Silence again, but this time it feels as if something in it has snapped, a tension broken and released, and what is left is a mist of loss and sadness that curls its way down the line and infiltrates my heart, filling me up so that it’s hard to breathe. And now the tears are running down my face and I’ve lost count of the times that guilt and pain have made me cry this way, the number of times I’ve sat alone and tried to force these thoughts away, but I make myself stay quiet because I know that the last thing she wants is my self-pity.

‘You never let go of that man,’ she says at last, ‘did you? You were good at putting everything else in a box. Packing it away, as if it never existed. But not him.’

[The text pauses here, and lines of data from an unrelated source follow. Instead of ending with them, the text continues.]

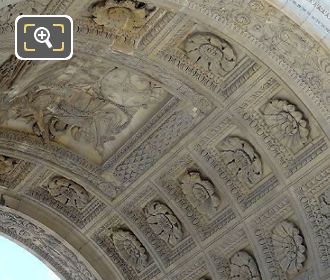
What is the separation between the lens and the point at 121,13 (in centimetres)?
1075

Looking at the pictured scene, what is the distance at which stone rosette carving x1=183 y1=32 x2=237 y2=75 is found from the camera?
11.2 metres

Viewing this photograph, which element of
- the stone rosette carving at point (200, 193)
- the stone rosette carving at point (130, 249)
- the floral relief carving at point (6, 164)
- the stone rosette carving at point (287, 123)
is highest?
the floral relief carving at point (6, 164)

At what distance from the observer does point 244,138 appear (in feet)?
39.6

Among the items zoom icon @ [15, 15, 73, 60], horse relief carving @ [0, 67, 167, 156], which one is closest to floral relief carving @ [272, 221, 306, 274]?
horse relief carving @ [0, 67, 167, 156]

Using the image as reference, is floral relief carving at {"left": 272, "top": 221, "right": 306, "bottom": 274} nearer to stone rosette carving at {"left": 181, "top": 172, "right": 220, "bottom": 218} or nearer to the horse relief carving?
stone rosette carving at {"left": 181, "top": 172, "right": 220, "bottom": 218}

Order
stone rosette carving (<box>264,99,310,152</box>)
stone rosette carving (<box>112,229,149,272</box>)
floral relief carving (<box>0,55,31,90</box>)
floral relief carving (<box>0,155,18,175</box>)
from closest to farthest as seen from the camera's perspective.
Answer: floral relief carving (<box>0,55,31,90</box>), stone rosette carving (<box>264,99,310,152</box>), floral relief carving (<box>0,155,18,175</box>), stone rosette carving (<box>112,229,149,272</box>)

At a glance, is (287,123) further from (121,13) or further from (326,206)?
(121,13)

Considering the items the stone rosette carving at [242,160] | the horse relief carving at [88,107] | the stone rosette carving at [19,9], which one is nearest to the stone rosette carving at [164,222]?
the horse relief carving at [88,107]

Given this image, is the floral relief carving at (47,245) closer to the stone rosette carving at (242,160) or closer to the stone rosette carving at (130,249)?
the stone rosette carving at (130,249)

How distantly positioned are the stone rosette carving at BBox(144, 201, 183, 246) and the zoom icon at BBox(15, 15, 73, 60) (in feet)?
23.7

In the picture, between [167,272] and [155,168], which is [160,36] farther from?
[167,272]

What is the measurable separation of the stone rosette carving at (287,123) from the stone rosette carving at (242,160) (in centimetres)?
56

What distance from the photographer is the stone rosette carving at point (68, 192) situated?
1384cm

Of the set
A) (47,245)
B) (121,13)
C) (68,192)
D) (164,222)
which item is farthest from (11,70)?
(47,245)
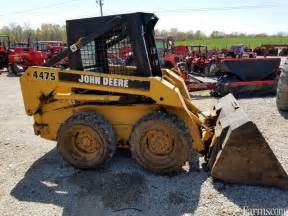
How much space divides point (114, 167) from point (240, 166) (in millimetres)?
1755

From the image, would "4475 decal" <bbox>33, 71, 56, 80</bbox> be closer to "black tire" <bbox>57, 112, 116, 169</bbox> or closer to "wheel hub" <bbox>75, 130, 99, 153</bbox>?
"black tire" <bbox>57, 112, 116, 169</bbox>

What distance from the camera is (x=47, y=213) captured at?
388 cm

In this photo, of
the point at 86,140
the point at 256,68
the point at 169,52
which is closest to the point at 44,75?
the point at 86,140

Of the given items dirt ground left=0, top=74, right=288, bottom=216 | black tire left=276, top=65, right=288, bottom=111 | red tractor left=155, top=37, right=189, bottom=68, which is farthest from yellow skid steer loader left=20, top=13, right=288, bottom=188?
red tractor left=155, top=37, right=189, bottom=68

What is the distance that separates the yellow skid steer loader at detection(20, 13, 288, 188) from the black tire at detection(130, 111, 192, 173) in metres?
0.01

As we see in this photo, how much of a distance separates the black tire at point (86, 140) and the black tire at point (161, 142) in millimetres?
345

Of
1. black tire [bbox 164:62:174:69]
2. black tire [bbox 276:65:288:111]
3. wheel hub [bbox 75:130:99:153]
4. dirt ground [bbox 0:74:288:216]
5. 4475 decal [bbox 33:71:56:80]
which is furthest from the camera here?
black tire [bbox 164:62:174:69]

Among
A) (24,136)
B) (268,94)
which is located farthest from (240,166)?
(268,94)

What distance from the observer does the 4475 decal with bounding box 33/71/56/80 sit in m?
4.94

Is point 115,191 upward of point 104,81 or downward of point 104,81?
downward

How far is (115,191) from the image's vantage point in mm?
4289

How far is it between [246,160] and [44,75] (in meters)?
2.90

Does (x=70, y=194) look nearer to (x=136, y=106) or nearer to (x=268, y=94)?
(x=136, y=106)

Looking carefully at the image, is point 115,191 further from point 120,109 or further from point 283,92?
point 283,92
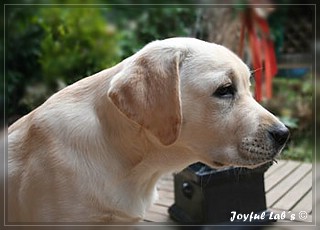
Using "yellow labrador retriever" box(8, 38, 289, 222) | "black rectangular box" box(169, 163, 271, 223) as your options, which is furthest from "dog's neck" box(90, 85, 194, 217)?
"black rectangular box" box(169, 163, 271, 223)

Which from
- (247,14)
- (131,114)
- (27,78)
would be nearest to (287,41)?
(247,14)

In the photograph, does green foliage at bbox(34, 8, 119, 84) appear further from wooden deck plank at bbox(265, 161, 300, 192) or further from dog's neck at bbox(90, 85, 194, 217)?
wooden deck plank at bbox(265, 161, 300, 192)

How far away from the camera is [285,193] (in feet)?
5.31

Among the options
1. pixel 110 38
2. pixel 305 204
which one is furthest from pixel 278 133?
pixel 110 38

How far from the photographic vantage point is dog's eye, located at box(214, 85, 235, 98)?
1088 mm

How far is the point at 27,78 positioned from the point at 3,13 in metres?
0.82

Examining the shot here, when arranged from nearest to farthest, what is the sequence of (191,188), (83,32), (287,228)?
(287,228), (191,188), (83,32)

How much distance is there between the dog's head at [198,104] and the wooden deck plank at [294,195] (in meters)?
0.48

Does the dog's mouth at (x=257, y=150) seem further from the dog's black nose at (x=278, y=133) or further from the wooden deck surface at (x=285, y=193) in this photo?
the wooden deck surface at (x=285, y=193)

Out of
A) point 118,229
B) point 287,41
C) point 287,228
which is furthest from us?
point 287,41

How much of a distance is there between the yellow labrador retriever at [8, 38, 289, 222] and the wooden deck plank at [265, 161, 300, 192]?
23.4 inches

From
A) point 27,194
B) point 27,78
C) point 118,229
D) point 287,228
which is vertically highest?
point 27,78

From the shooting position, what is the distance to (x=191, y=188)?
1.58 metres

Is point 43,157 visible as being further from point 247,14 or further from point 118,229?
point 247,14
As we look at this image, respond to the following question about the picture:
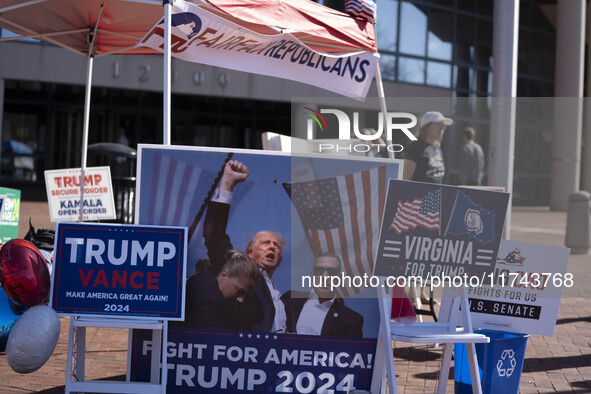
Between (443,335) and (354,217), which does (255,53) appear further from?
(443,335)

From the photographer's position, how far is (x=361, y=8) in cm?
681

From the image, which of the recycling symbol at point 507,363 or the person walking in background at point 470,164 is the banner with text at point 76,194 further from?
the person walking in background at point 470,164

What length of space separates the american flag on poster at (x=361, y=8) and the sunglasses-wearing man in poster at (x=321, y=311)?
2.80 m

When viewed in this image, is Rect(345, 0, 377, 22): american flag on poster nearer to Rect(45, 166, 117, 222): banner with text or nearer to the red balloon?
the red balloon

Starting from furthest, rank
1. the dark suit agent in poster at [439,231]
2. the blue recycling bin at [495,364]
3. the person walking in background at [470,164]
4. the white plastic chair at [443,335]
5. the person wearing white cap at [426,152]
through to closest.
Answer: the person walking in background at [470,164]
the person wearing white cap at [426,152]
the blue recycling bin at [495,364]
the dark suit agent in poster at [439,231]
the white plastic chair at [443,335]

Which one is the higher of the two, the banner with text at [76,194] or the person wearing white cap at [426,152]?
the person wearing white cap at [426,152]

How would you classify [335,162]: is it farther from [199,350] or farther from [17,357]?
[17,357]

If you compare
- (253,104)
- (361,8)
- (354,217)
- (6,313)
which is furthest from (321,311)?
(253,104)

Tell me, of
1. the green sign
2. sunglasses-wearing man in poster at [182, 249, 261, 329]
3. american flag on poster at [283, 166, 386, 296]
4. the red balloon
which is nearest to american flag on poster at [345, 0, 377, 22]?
american flag on poster at [283, 166, 386, 296]

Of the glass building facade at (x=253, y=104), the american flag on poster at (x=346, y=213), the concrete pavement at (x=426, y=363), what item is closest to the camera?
the american flag on poster at (x=346, y=213)

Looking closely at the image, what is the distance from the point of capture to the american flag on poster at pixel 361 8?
6805mm

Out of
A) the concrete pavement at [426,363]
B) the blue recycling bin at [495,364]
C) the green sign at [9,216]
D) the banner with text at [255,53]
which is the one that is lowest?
the concrete pavement at [426,363]

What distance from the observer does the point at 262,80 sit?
24.1 m

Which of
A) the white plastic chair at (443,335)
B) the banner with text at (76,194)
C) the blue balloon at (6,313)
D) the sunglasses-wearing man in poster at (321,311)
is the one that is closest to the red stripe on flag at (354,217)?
the sunglasses-wearing man in poster at (321,311)
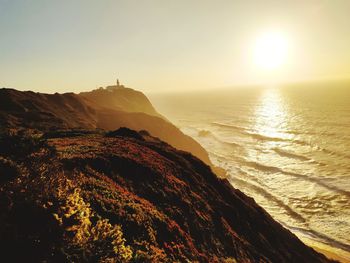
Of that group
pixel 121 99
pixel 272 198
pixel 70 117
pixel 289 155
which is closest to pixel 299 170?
pixel 289 155

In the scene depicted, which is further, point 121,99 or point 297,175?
point 121,99

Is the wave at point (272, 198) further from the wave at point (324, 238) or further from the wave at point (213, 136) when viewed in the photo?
the wave at point (213, 136)

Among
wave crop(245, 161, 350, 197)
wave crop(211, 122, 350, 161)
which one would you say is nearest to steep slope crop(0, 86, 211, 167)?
wave crop(245, 161, 350, 197)

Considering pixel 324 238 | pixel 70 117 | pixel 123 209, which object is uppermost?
pixel 70 117

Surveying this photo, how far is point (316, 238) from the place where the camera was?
33031mm

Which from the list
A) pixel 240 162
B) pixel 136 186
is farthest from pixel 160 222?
pixel 240 162

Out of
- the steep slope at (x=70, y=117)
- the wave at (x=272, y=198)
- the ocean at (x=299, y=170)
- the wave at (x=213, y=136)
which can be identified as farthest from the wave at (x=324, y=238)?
the wave at (x=213, y=136)

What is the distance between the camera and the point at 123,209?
42.9ft

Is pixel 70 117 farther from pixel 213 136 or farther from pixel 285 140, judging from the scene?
pixel 285 140

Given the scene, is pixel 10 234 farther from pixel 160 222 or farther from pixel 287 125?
pixel 287 125

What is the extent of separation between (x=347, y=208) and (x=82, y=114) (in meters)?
54.8

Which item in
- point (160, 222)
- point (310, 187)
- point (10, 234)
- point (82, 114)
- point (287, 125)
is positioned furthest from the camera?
point (287, 125)

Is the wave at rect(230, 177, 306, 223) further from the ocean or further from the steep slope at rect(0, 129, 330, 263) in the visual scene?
the steep slope at rect(0, 129, 330, 263)

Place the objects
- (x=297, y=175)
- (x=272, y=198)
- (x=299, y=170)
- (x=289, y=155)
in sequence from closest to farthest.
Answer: (x=272, y=198)
(x=297, y=175)
(x=299, y=170)
(x=289, y=155)
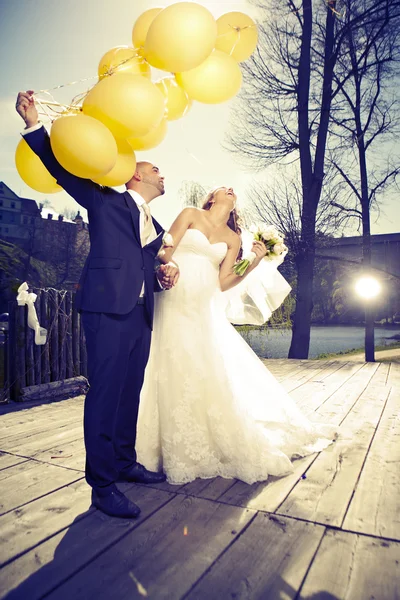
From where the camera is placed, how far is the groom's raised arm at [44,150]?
2.03 m

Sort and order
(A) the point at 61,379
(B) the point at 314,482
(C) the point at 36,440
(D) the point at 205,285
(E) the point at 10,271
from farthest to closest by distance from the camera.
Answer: (E) the point at 10,271 < (A) the point at 61,379 < (C) the point at 36,440 < (D) the point at 205,285 < (B) the point at 314,482

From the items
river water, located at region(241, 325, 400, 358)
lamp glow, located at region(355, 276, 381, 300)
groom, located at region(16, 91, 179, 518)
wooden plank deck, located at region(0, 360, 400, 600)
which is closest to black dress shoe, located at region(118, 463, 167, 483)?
wooden plank deck, located at region(0, 360, 400, 600)

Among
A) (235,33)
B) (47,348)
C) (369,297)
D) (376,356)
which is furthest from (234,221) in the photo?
(376,356)

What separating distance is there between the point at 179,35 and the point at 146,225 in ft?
3.25

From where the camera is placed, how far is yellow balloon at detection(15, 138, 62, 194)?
7.50 feet

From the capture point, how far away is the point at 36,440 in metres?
3.59

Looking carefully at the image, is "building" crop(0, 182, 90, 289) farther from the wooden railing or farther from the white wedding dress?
the white wedding dress

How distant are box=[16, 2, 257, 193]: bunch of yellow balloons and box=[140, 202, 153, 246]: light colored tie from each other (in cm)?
27

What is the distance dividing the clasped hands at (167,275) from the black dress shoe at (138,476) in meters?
1.20

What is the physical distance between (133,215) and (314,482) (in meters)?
2.05

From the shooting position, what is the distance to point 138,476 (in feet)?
8.67

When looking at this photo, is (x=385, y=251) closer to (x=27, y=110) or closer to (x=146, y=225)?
(x=146, y=225)

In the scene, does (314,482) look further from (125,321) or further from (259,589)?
(125,321)

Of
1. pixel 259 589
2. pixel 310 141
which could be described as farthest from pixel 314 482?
pixel 310 141
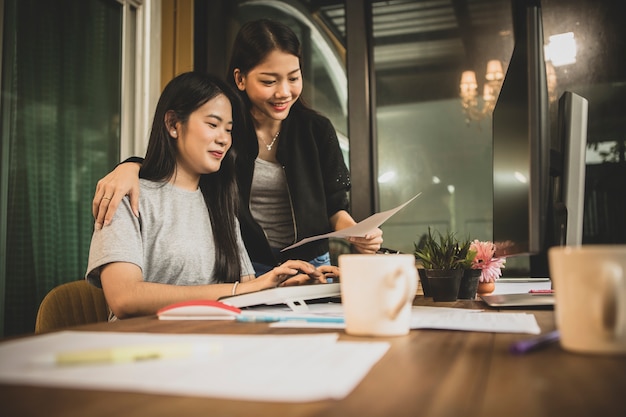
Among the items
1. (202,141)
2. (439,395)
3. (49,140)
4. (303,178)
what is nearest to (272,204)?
(303,178)

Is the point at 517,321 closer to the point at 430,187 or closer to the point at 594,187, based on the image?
the point at 594,187

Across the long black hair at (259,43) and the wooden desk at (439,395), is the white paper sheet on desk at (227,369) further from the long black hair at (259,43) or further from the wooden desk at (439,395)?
the long black hair at (259,43)

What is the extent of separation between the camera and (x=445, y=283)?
1.06 m

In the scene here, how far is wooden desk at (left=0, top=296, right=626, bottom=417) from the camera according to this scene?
315 mm

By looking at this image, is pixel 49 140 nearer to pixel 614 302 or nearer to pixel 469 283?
Answer: pixel 469 283

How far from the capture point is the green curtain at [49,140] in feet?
6.63

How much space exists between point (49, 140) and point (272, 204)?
3.32 ft

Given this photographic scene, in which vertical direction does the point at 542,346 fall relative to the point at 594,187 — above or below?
below

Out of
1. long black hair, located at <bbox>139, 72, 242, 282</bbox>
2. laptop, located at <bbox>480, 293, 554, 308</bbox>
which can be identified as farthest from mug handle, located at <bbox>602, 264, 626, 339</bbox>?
long black hair, located at <bbox>139, 72, 242, 282</bbox>

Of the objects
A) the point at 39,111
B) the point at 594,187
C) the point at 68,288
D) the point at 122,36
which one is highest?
the point at 122,36

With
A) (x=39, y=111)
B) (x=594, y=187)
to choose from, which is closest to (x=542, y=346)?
(x=39, y=111)

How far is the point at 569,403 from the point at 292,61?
5.11 feet

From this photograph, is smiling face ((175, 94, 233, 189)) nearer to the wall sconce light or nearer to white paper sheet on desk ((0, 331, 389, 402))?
white paper sheet on desk ((0, 331, 389, 402))

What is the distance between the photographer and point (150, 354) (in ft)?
1.43
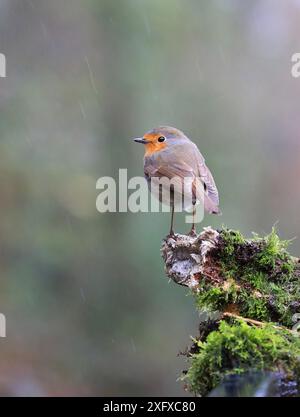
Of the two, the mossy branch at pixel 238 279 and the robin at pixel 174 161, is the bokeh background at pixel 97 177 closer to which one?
the robin at pixel 174 161

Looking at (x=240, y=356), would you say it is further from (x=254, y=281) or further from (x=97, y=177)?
(x=97, y=177)

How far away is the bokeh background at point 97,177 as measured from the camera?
8.66 metres

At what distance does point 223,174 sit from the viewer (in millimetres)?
9586

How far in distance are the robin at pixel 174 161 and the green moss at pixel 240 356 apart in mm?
2140

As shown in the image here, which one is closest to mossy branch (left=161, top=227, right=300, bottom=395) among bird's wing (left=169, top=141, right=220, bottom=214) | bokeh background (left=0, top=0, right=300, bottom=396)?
bird's wing (left=169, top=141, right=220, bottom=214)

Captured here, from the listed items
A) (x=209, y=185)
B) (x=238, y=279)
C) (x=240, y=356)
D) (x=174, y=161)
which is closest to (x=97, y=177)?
(x=174, y=161)

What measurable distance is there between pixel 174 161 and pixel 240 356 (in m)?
2.84

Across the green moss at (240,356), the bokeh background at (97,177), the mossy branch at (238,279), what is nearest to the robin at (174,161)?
the mossy branch at (238,279)

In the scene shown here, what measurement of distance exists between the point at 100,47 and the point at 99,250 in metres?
3.18

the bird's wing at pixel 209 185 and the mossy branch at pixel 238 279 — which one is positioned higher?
the bird's wing at pixel 209 185

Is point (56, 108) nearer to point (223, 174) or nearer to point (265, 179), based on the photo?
point (223, 174)

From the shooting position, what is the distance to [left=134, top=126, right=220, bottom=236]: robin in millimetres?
4453

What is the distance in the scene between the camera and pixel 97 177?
891cm

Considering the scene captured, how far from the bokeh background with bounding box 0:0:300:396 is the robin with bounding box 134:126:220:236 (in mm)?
3707
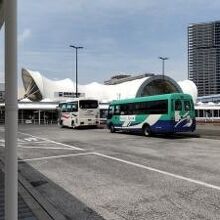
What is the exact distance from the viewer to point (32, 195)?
30.0 feet

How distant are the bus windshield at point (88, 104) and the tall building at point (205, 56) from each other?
95.9 m

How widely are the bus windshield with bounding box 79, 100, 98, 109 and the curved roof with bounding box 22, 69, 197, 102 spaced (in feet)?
188

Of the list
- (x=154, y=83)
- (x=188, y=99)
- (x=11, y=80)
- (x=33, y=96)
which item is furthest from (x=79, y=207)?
(x=33, y=96)

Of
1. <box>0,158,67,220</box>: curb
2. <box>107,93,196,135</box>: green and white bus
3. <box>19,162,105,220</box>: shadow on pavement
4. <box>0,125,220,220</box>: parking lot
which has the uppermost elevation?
<box>107,93,196,135</box>: green and white bus

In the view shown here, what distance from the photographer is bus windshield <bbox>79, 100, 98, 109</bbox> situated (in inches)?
1711

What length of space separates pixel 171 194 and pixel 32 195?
2.79 m

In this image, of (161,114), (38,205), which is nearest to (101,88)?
(161,114)

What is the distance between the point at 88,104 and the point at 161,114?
16075 mm

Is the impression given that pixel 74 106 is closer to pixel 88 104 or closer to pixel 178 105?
pixel 88 104

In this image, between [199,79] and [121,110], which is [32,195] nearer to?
[121,110]

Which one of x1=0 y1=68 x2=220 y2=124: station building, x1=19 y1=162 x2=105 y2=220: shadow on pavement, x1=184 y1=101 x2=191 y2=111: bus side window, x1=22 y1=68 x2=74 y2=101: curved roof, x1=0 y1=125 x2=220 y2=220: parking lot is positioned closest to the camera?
x1=19 y1=162 x2=105 y2=220: shadow on pavement

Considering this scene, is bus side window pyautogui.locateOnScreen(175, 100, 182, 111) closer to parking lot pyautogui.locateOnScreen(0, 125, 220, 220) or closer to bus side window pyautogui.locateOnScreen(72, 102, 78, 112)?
parking lot pyautogui.locateOnScreen(0, 125, 220, 220)

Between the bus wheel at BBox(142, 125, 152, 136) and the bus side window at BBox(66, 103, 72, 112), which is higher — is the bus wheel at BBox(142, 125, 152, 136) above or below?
below

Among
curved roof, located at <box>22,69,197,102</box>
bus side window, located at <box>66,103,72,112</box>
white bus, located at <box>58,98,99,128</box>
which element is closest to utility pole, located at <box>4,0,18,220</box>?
white bus, located at <box>58,98,99,128</box>
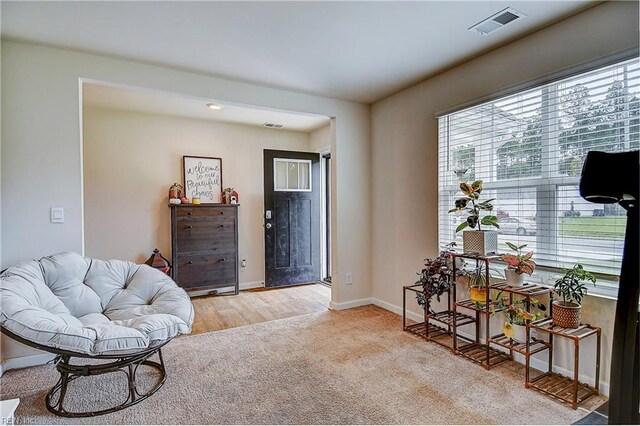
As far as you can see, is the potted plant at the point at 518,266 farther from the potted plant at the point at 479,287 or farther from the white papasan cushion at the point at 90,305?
the white papasan cushion at the point at 90,305

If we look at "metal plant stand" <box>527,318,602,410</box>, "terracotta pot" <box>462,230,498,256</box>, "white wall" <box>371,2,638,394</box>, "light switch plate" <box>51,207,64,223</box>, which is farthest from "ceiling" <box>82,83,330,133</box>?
"metal plant stand" <box>527,318,602,410</box>

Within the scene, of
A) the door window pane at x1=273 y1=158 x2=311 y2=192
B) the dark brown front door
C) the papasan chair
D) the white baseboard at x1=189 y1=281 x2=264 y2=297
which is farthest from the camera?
the door window pane at x1=273 y1=158 x2=311 y2=192

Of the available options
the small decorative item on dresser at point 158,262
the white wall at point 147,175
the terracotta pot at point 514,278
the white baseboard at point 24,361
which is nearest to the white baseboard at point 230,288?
the white wall at point 147,175

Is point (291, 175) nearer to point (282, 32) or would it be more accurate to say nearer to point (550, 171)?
point (282, 32)

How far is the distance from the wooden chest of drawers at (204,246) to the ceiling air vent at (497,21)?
3320 millimetres

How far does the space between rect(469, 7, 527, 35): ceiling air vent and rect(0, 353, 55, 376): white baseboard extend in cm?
384

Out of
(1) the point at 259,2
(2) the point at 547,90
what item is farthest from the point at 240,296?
(2) the point at 547,90

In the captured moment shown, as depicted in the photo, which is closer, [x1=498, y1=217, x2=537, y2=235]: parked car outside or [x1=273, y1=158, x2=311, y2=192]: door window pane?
[x1=498, y1=217, x2=537, y2=235]: parked car outside

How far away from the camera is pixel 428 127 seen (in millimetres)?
3168

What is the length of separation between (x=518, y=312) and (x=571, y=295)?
12.5 inches

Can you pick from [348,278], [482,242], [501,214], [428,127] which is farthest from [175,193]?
[501,214]

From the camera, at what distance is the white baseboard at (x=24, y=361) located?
2340 mm

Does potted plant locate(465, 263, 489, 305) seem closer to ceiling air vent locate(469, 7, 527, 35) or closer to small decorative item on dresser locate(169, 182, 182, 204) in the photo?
ceiling air vent locate(469, 7, 527, 35)

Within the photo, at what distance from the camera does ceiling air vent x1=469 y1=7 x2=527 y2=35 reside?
2074 millimetres
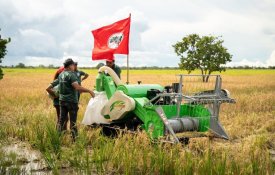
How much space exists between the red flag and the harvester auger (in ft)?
2.16

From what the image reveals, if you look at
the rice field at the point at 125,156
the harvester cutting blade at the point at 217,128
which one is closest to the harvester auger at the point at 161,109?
the harvester cutting blade at the point at 217,128

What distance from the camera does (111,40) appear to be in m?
10.2

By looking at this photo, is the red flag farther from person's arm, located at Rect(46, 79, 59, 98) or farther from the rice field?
the rice field

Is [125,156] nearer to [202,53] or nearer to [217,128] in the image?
[217,128]

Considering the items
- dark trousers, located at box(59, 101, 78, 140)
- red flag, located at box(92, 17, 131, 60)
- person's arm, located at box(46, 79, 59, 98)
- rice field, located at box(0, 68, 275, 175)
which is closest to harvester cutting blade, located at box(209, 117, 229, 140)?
rice field, located at box(0, 68, 275, 175)

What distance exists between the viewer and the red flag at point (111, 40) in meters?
10.2

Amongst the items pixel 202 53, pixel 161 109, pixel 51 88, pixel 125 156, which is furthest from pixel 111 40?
pixel 202 53

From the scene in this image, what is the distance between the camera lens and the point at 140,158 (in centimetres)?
642

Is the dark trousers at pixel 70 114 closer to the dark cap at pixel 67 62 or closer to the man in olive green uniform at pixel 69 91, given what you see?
the man in olive green uniform at pixel 69 91

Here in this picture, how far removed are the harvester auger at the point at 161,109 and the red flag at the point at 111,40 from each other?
26.0 inches

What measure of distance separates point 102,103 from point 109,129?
2.14 ft

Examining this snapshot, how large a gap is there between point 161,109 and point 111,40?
317 centimetres

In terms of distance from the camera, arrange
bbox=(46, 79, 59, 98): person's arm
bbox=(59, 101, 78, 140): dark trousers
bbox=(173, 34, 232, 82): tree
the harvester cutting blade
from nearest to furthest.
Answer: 1. the harvester cutting blade
2. bbox=(59, 101, 78, 140): dark trousers
3. bbox=(46, 79, 59, 98): person's arm
4. bbox=(173, 34, 232, 82): tree

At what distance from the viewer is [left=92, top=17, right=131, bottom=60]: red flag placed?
10.2m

With humiliation, I think of the messages I sent her when I thought she was you. The neediness that seeped out of them, the desperation for contact. I wonder if she realizes that part of the reason I have been unable to get over you is that, if my thoughts are full of you, they can’t be full of the demons that really haunt me. I’ve needed you and the pain of missing you there in my head, to block them out. But I press my lips together and stay quiet, and after a while she speaks again.

‘Do you believe in justice, Caroline?’ she asks.

‘I …’ The question feels like a trap. Whatever I say, she’ll be able to twist it. ‘I believe in a lot of things,’ I say. ‘Justice, redemption, repentance.’ Forgiveness, I almost say, but I bite it back. ‘But beliefs aren’t always the same as reality.’ It’s the best I can do.

She pauses again, seeming to mull this over. ‘Tomorrow, this will all be over,’ she says eventually. ‘I don’t intend to talk about this to anyone. I don’t want to see you. I don’t want to speak to you again. This is the last time our lives will cross.’